Hans-Jörg Bibiko wrote:
On 02.06.2008, at 00:04, Walter Dörwald wrote:
Here's another patch (against the current version). It shows both the codepoint and the name.
BTW, you don't have to use a regular expression to split a string into characters, simply iterating through it does the trick:
Index: Commands/Show Unicode Names.tmCommand -for a in re.compile("(?um)(.)").split(unicode(sys.stdin.read(), "UTF-8")):
if (len(a)==1) and (a != '\n'):
res = a + " : " + unicodedata.name(a, "U+%04X" % ord(a))
+for a in unicode(sys.stdin.read(), "UTF-8"):
if a != '\n':
res = u"%s : U+%04X" % (a, ord(a))
name = unicodedata.name(a, None)
if name:
<key>fallbackInput</key> <string>character</string>res += u" : %s" % name print res.encode("UTF-8")</string>
Thanks! Just committed to the trunk.
Furthermore it would be great if this script could display all information there is in the Python Unicode database, i.e. stuff like
unicodedata.category() unicodedata.bidrectional() unicodedata.decimal()
Yes. I have such a script in Perl which also shows up info about
Unicode
code points etc.
Just added to the bundle a prototype of 'Show Unicode Properties'
Another problem: Using Ctrl-Shift-U as the shortcut hides the "Convert To Lowercase" command.

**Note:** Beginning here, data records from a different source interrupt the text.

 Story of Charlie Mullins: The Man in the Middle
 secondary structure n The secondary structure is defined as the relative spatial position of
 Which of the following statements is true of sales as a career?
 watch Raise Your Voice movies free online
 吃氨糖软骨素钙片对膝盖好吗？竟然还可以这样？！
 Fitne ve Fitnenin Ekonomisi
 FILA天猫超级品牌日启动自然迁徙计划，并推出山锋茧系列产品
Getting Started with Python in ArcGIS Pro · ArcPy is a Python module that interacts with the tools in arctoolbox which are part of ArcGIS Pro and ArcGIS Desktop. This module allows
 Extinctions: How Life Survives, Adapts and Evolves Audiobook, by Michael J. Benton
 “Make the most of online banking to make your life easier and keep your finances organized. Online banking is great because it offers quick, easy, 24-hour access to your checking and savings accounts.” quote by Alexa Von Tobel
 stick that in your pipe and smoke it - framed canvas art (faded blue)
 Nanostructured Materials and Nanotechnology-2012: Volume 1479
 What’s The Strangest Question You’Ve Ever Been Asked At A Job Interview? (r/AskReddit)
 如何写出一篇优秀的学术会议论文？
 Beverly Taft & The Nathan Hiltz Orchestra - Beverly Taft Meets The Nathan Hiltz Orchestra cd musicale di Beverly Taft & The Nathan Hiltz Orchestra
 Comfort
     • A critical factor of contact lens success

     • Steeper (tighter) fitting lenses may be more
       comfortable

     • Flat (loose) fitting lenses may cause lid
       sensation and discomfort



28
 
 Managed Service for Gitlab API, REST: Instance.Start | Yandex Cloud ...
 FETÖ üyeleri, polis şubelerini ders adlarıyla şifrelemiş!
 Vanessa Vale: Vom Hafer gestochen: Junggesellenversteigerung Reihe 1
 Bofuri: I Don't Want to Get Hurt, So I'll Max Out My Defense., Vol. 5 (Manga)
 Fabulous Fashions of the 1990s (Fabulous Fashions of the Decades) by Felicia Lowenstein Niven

Yes. This was a bad key combo. I changed it temporally to CTRL+OPT+APPLE+U
BTW: Can Python handle Unicode codepoints which are specified in Unicode pane B, meaning greater U+FFFF? I tried it out. I found out that Python uses UTF-16 internally.
At least the Python that ships with the OS uses 2 byte Unicode character with partial UTF-16 support:
Python 2.5.2 (r252:60911, Apr 8 2008, 18:54:00) [GCC 3.3.5 (Debian 1:3.3.5-13)] on linux2 Type "help", "copyright", "credits" or "license" for more information.
import sys sys.maxunicode
65535
The size of a Unicode character is specified at compile time with the --enable-unicode option, so you *could* compile a wide Python with: ./configure --enable-unicode=ucs4
But e.g. UCS hex: 20000 ; UTF-16: D840 DC00 . I can print that character to TM but unicodedata fails because it expects one character but not two (?)
There are some spots in the Python code base where in narrow builds surrogate pairs are interpreted properly as characters outside the BMP, but unicodedata isn't one of them (so it's not actually real UTF-16 throughout). There's an open issue on the Python bugtracker about that:
http://bugs.python.org/issue1706460
So there are two options:
1) Apple starts compiling its Python with --enable-unicode=ucs4 2) Python gets fixed so that surrogate pairs can be passed to unicodedata functions.
I think I might give 2) a try.
Servus, Walter